We continued to provide funding to projects across the OSME region through the Conservation and Research Fund (CRF). The CRF welcomes two new members, Mick Green and Nabegh Ghazal Asswad, to the committee to help advise OSME Council on the allocation of our funds.This year we provided £6,610 to the following projects:
- Support for the final issue of PHOENIX 30 (Mike Jennings)
- Oman Golden Eagle and waterbird surveys (Ian Harrison & Mick Green)
- Caucasus Wildlife Refuge, Armenia (World Land Trust)
- Great Bustard surveys in Kazakhstan (Georgiy Shakula)

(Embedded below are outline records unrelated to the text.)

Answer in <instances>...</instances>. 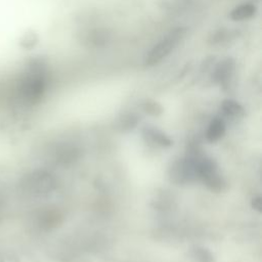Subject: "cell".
Masks as SVG:
<instances>
[{
	"mask_svg": "<svg viewBox=\"0 0 262 262\" xmlns=\"http://www.w3.org/2000/svg\"><path fill=\"white\" fill-rule=\"evenodd\" d=\"M142 135L146 141L152 144H156L158 146L168 147L172 145L171 138L158 128L147 126L142 130Z\"/></svg>",
	"mask_w": 262,
	"mask_h": 262,
	"instance_id": "6",
	"label": "cell"
},
{
	"mask_svg": "<svg viewBox=\"0 0 262 262\" xmlns=\"http://www.w3.org/2000/svg\"><path fill=\"white\" fill-rule=\"evenodd\" d=\"M168 175L170 180L176 184H186L196 180L198 175L194 155L191 154L172 162L168 170Z\"/></svg>",
	"mask_w": 262,
	"mask_h": 262,
	"instance_id": "4",
	"label": "cell"
},
{
	"mask_svg": "<svg viewBox=\"0 0 262 262\" xmlns=\"http://www.w3.org/2000/svg\"><path fill=\"white\" fill-rule=\"evenodd\" d=\"M48 84V63L42 56H34L25 64V71L18 81L21 98L31 104L43 97Z\"/></svg>",
	"mask_w": 262,
	"mask_h": 262,
	"instance_id": "1",
	"label": "cell"
},
{
	"mask_svg": "<svg viewBox=\"0 0 262 262\" xmlns=\"http://www.w3.org/2000/svg\"><path fill=\"white\" fill-rule=\"evenodd\" d=\"M195 158V167L198 179L203 180L207 187L215 192H221L226 187V182L223 176L218 171L216 162L207 157L201 155L198 151H193Z\"/></svg>",
	"mask_w": 262,
	"mask_h": 262,
	"instance_id": "3",
	"label": "cell"
},
{
	"mask_svg": "<svg viewBox=\"0 0 262 262\" xmlns=\"http://www.w3.org/2000/svg\"><path fill=\"white\" fill-rule=\"evenodd\" d=\"M235 71V60L232 57H225L215 64L212 73V80L222 87H226Z\"/></svg>",
	"mask_w": 262,
	"mask_h": 262,
	"instance_id": "5",
	"label": "cell"
},
{
	"mask_svg": "<svg viewBox=\"0 0 262 262\" xmlns=\"http://www.w3.org/2000/svg\"><path fill=\"white\" fill-rule=\"evenodd\" d=\"M190 256L194 262H214V255L208 249L203 247L192 248Z\"/></svg>",
	"mask_w": 262,
	"mask_h": 262,
	"instance_id": "11",
	"label": "cell"
},
{
	"mask_svg": "<svg viewBox=\"0 0 262 262\" xmlns=\"http://www.w3.org/2000/svg\"><path fill=\"white\" fill-rule=\"evenodd\" d=\"M257 13V6L253 3H243L235 6L228 14L233 21H244L253 18Z\"/></svg>",
	"mask_w": 262,
	"mask_h": 262,
	"instance_id": "7",
	"label": "cell"
},
{
	"mask_svg": "<svg viewBox=\"0 0 262 262\" xmlns=\"http://www.w3.org/2000/svg\"><path fill=\"white\" fill-rule=\"evenodd\" d=\"M138 123V119L134 114H125L118 121V128L121 131H129L135 128Z\"/></svg>",
	"mask_w": 262,
	"mask_h": 262,
	"instance_id": "12",
	"label": "cell"
},
{
	"mask_svg": "<svg viewBox=\"0 0 262 262\" xmlns=\"http://www.w3.org/2000/svg\"><path fill=\"white\" fill-rule=\"evenodd\" d=\"M229 35H230V32L228 30L220 29L212 35V37L209 41L212 45H223L224 43L228 42Z\"/></svg>",
	"mask_w": 262,
	"mask_h": 262,
	"instance_id": "14",
	"label": "cell"
},
{
	"mask_svg": "<svg viewBox=\"0 0 262 262\" xmlns=\"http://www.w3.org/2000/svg\"><path fill=\"white\" fill-rule=\"evenodd\" d=\"M252 208L258 212H262V199L260 196H255L251 202Z\"/></svg>",
	"mask_w": 262,
	"mask_h": 262,
	"instance_id": "15",
	"label": "cell"
},
{
	"mask_svg": "<svg viewBox=\"0 0 262 262\" xmlns=\"http://www.w3.org/2000/svg\"><path fill=\"white\" fill-rule=\"evenodd\" d=\"M187 29L184 27H177L171 30L161 41H159L147 53L144 64L146 67H154L166 58L185 38Z\"/></svg>",
	"mask_w": 262,
	"mask_h": 262,
	"instance_id": "2",
	"label": "cell"
},
{
	"mask_svg": "<svg viewBox=\"0 0 262 262\" xmlns=\"http://www.w3.org/2000/svg\"><path fill=\"white\" fill-rule=\"evenodd\" d=\"M39 43V35L35 30L29 29L20 36L18 46L24 50H33Z\"/></svg>",
	"mask_w": 262,
	"mask_h": 262,
	"instance_id": "10",
	"label": "cell"
},
{
	"mask_svg": "<svg viewBox=\"0 0 262 262\" xmlns=\"http://www.w3.org/2000/svg\"><path fill=\"white\" fill-rule=\"evenodd\" d=\"M226 131V125L222 118L215 117L211 120L209 123L207 132H206V138L210 142H216L219 139L223 137Z\"/></svg>",
	"mask_w": 262,
	"mask_h": 262,
	"instance_id": "8",
	"label": "cell"
},
{
	"mask_svg": "<svg viewBox=\"0 0 262 262\" xmlns=\"http://www.w3.org/2000/svg\"><path fill=\"white\" fill-rule=\"evenodd\" d=\"M221 112L224 116L232 119L242 118L245 115L244 107L233 99H225L220 105Z\"/></svg>",
	"mask_w": 262,
	"mask_h": 262,
	"instance_id": "9",
	"label": "cell"
},
{
	"mask_svg": "<svg viewBox=\"0 0 262 262\" xmlns=\"http://www.w3.org/2000/svg\"><path fill=\"white\" fill-rule=\"evenodd\" d=\"M143 112H145L146 114L154 116V117H158L160 115L163 114L164 108L162 106V104L156 100H151V99H147L145 100L142 105H141Z\"/></svg>",
	"mask_w": 262,
	"mask_h": 262,
	"instance_id": "13",
	"label": "cell"
}]
</instances>
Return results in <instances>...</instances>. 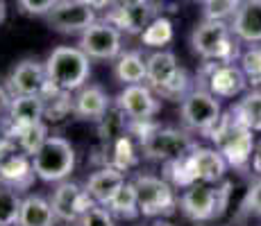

- Red-list raptor study, Kazakhstan (Evgeny Bragin)
- Wetland conservation, Kyrgyzstan (Ulanbek Naamatbekov)
The two keys events in the OSME calendar are the annual Summer Meeting and AGM which was held on the 5th July at the BTO Headquarters, The Nunnery. Our attendance at the Birdfair at Rutland Water provided an excellent forum to meet friends, members and supporters. The OSME CRF was also boosted by £1000, thanks to Nick Acheson’s excellent victory in the Bird Brain of Britain quiz.
OSME’s loyal members and supporters are the lifeblood of the Society, and on behalf of Council, I’d like to thank you all for your continued support during 2014. OSME continues to receive the financial support of our Corporate Members – Birdfinders, Birdguides, Greentours, Odyssey Tours, Rockjumper Birding Tours, Sunbird and the Natural History Book Service (NHBS). We are also most grateful to the RSPB for continuing to provide support to OSME in a variety of ways.
Finally, I’d like to thank all OSME Council members for their continued ideas, advice and hardwork that ensures OSME runs smoothly and efficiently.